While trustees ripped through Monday's agenda in a smooth 20 minutes, the Deerfield village board approved a Curaleaf recreational cannabis facility that essentially replaces an existing medicinal dispensary a half-mile away under the same ownership.

Deerfield has a limit of one permit in the village for a cannabis business. That is held by Curaleaf's current location, 151 S. Pfingsten Road. It's operated there since it obtained its medical license in 2015.
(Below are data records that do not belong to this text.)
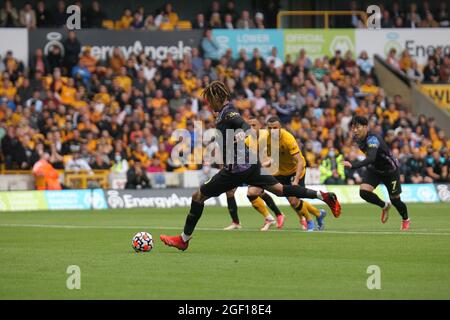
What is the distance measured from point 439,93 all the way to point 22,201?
18.4 m

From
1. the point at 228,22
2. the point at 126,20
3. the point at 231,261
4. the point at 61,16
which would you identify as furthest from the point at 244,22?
the point at 231,261

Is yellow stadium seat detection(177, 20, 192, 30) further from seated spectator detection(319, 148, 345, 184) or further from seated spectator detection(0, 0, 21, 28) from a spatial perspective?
seated spectator detection(319, 148, 345, 184)

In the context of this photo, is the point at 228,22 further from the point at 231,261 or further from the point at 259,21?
the point at 231,261

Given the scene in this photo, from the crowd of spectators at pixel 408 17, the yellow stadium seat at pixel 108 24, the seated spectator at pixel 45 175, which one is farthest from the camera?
the crowd of spectators at pixel 408 17

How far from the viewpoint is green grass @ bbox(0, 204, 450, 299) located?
12.7 metres

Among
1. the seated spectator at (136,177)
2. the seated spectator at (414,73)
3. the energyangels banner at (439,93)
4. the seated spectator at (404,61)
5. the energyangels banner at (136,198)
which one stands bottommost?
the energyangels banner at (136,198)

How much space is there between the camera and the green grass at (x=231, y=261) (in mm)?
12719

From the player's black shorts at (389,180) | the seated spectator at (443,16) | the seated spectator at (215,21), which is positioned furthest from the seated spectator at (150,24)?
the player's black shorts at (389,180)

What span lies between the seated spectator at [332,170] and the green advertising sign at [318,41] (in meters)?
6.70

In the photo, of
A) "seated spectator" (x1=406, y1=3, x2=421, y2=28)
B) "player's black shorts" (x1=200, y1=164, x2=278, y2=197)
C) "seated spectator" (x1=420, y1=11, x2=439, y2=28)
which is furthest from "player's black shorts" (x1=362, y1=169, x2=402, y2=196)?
"seated spectator" (x1=420, y1=11, x2=439, y2=28)

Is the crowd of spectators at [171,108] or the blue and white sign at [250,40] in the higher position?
the blue and white sign at [250,40]

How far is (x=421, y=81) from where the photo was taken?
142 feet

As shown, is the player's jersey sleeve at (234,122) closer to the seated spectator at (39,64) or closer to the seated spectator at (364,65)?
the seated spectator at (39,64)
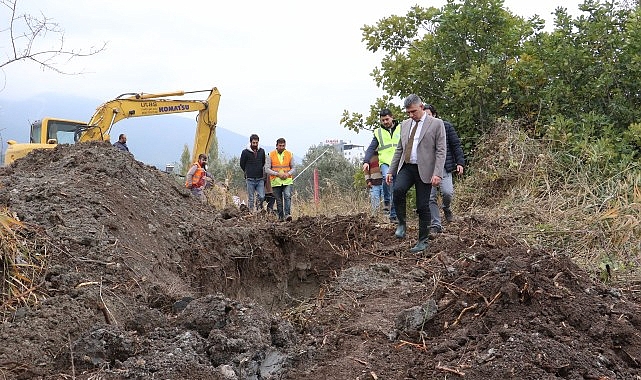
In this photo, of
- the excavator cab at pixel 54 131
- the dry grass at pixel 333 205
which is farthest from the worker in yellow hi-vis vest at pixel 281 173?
the excavator cab at pixel 54 131

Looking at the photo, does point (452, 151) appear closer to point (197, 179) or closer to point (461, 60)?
point (461, 60)

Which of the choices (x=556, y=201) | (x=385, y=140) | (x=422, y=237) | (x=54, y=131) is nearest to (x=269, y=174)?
(x=385, y=140)

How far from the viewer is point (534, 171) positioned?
1015 cm

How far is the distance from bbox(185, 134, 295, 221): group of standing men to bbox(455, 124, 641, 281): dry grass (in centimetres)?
289

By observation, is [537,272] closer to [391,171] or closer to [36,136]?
[391,171]

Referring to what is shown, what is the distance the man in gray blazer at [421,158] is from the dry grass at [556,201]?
130cm

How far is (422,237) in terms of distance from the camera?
753 centimetres

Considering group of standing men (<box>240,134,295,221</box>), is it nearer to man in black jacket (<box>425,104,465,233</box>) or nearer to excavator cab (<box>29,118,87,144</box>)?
man in black jacket (<box>425,104,465,233</box>)

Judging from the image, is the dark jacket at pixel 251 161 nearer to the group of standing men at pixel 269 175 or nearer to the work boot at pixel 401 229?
the group of standing men at pixel 269 175

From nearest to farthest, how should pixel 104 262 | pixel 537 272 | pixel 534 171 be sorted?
pixel 537 272 < pixel 104 262 < pixel 534 171

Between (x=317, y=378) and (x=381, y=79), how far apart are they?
30.6ft

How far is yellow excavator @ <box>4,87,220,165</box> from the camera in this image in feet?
44.5

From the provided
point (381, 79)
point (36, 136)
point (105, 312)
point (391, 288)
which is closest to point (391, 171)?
point (391, 288)

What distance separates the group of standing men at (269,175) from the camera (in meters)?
11.5
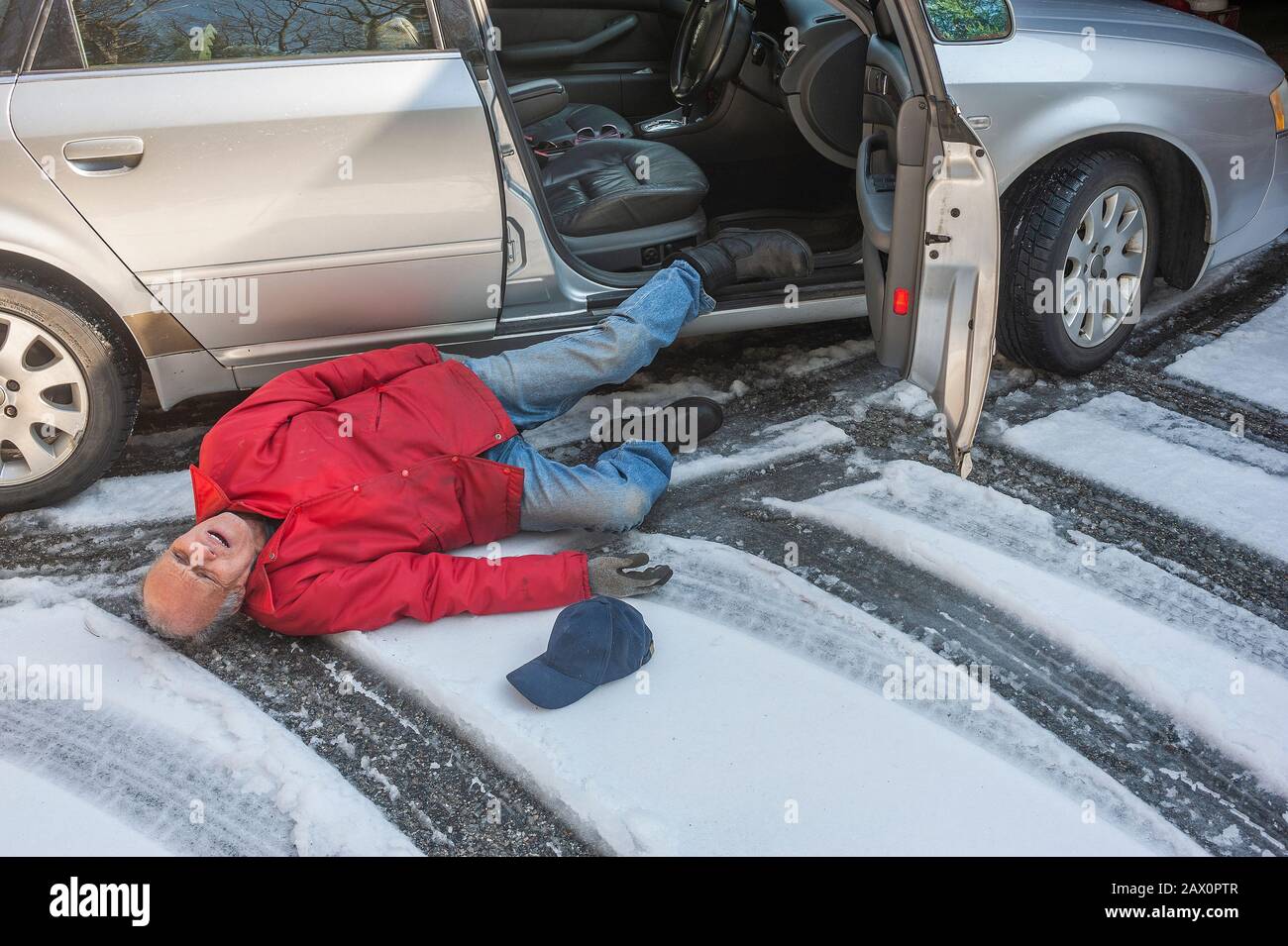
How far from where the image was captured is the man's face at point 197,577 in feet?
7.80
Greenhouse Group LLC, doing business as Curaleaf, also is a tenant at 677 Lake-Cook Road, in the Deerfield Depot Planned Unit Development. Having acquired a state license as a recreational purveyor, once Curaleaf moves its operation into that one-story, 4,022-square-foot space on Lake-Cook, it will close the Pfingsten Road location.

Curaleaf will provide the same medical products at the new location, and those with a medical cannabis card will still be able to purchase those products without the additional taxes applied to recreational marijuana, a city official said.

Curaleaf sought three exceptions to the zoning ordinance within the Planned Unit Development: the ability to unload cannabis outside of the building rather than inside; the ability to store non-cannabis waste, mainly packaging and boxes, on the property, but outside the building; and to have two wall signs, each of 36 square feet, rather than one not more than 10 square feet.

Previously, the Deerfield Plan Commission had found these conditions to be acceptable. By a 6-0 vote on April 28, the commission approved the amendments to the zoning code and the establishment of the recreational facility itself.

"The Plan Commission finds that the proposed recreational cannabis use will fit in with the existing surrounding area and will not have a deleterious effect on the neighborhood," the commission's summary stated.

Not all of the village board was quite as confident when it initially reviewed the concept on June 6.

Trustee Bob Benton didn't mind the medicinal business, but was "very much against" a recreational location. Trustee Bill Seiden also opposed it, but the 3-2 vote of approval was sufficient for village attorney Steve Elrod to prepare the appropriate documents to proceed.

With Seiden absent at Monday's board meeting, Benton remained the lone dissenter in a 4-1 vote to approve the motion.